> [Description of the task]:
Search the records that follow and extract every line containing the string "width".

(Saved data entries)
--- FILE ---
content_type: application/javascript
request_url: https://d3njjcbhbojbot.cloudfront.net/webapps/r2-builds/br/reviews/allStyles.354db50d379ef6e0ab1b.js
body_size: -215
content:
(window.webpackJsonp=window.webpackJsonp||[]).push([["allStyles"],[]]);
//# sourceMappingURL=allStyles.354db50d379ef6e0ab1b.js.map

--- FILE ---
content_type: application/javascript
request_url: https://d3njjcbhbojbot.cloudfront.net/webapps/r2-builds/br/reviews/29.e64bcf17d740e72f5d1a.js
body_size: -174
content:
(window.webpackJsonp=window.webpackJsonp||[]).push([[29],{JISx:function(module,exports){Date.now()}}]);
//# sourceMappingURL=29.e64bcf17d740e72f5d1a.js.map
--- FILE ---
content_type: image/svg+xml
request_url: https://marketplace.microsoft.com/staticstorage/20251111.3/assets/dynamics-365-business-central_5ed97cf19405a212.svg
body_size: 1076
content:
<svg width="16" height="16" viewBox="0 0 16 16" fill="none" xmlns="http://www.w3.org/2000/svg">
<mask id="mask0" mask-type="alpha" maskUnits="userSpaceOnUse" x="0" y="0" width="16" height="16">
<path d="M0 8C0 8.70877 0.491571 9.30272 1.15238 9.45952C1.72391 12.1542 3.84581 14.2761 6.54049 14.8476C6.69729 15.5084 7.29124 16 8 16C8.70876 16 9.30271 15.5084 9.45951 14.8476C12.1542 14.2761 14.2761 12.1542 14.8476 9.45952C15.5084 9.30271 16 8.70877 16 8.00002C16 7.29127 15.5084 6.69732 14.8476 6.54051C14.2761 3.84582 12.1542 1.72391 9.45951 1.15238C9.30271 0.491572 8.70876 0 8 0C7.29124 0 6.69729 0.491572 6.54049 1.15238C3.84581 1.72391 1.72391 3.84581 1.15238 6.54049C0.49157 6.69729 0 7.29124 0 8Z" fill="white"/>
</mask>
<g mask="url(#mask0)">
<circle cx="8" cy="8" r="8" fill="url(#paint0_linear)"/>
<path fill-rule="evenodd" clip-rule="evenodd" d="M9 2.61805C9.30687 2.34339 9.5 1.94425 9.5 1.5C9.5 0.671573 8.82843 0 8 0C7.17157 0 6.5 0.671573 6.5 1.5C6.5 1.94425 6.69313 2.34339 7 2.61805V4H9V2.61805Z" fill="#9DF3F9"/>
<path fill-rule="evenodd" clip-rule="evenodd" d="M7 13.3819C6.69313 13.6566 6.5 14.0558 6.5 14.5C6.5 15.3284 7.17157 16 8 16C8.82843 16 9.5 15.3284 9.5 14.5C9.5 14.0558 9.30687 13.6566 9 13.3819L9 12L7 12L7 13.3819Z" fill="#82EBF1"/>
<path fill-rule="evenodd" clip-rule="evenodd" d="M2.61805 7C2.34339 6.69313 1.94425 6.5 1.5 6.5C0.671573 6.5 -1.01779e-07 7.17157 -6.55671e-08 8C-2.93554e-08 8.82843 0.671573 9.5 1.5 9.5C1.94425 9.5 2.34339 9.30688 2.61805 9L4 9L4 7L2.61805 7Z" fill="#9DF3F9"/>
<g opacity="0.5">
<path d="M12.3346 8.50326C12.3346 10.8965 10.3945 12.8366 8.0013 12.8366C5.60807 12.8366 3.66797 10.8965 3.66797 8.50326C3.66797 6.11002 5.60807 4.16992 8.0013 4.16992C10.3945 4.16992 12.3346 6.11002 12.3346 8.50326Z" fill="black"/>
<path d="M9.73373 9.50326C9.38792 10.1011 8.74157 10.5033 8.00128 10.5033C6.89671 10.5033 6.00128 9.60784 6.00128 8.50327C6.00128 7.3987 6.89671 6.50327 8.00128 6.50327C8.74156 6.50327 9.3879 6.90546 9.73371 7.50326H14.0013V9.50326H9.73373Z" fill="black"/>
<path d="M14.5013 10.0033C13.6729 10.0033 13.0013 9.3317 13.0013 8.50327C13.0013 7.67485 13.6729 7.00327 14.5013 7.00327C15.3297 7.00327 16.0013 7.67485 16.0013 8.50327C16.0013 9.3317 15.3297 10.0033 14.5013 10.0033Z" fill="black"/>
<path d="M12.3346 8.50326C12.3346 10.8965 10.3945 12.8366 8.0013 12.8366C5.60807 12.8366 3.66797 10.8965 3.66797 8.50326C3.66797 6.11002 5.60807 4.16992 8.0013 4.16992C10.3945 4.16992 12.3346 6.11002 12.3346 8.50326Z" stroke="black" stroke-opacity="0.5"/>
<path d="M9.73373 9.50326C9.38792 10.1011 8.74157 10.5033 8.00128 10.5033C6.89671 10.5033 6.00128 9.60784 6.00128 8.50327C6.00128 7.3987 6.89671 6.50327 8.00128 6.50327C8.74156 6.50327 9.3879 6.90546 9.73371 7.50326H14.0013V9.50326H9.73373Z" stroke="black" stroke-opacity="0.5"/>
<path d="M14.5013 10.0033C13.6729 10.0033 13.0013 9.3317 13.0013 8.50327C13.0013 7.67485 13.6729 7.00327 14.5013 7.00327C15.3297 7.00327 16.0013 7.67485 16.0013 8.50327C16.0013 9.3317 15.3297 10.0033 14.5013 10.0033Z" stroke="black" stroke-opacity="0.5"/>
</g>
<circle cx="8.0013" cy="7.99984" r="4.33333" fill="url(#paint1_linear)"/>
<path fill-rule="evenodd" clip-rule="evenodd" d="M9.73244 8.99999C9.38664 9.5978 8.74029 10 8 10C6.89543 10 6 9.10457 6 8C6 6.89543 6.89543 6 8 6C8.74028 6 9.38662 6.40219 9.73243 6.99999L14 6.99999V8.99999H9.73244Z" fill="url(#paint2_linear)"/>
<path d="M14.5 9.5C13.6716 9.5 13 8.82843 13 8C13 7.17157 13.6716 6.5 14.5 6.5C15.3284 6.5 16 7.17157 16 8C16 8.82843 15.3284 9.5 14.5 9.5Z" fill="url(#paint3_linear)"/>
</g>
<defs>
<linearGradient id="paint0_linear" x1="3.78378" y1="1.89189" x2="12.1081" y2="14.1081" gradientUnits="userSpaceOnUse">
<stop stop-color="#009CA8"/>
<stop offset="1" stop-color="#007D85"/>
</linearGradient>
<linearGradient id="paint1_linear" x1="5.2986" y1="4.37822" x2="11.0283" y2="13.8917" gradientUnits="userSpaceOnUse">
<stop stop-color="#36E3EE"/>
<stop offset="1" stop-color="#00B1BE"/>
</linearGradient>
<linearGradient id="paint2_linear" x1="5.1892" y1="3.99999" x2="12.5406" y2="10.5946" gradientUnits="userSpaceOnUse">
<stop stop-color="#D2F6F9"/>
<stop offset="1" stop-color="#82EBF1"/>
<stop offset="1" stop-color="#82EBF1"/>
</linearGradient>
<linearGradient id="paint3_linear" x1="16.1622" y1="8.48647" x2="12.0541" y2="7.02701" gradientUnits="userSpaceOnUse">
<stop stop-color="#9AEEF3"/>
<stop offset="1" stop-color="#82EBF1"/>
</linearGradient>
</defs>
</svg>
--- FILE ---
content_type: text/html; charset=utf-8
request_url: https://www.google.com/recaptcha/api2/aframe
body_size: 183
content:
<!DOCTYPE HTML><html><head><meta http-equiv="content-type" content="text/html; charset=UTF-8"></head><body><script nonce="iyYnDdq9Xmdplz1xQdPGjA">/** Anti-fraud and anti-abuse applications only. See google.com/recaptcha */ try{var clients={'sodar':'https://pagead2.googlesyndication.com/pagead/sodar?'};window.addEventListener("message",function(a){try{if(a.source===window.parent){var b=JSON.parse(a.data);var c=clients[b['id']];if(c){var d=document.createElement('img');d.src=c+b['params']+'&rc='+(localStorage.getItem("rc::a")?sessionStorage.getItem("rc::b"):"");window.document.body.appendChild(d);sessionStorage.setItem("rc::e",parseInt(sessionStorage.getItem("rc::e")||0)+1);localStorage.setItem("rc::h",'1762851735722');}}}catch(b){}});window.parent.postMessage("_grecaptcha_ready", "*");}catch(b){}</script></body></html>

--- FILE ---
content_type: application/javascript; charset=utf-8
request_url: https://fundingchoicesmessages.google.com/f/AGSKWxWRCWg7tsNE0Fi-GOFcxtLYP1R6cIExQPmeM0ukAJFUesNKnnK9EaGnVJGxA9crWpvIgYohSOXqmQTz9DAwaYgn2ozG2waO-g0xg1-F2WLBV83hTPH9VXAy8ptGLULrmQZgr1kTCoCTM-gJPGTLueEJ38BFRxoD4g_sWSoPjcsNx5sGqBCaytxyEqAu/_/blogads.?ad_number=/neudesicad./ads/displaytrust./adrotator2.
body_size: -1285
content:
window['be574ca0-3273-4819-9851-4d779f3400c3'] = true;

> [Solution to this problem]:
<svg width="16" height="16" viewBox="0 0 16 16" fill="none" xmlns="http://www.w3.org/2000/svg">
<mask id="mask0" mask-type="alpha" maskUnits="userSpaceOnUse" x="0" y="0" width="16" height="16">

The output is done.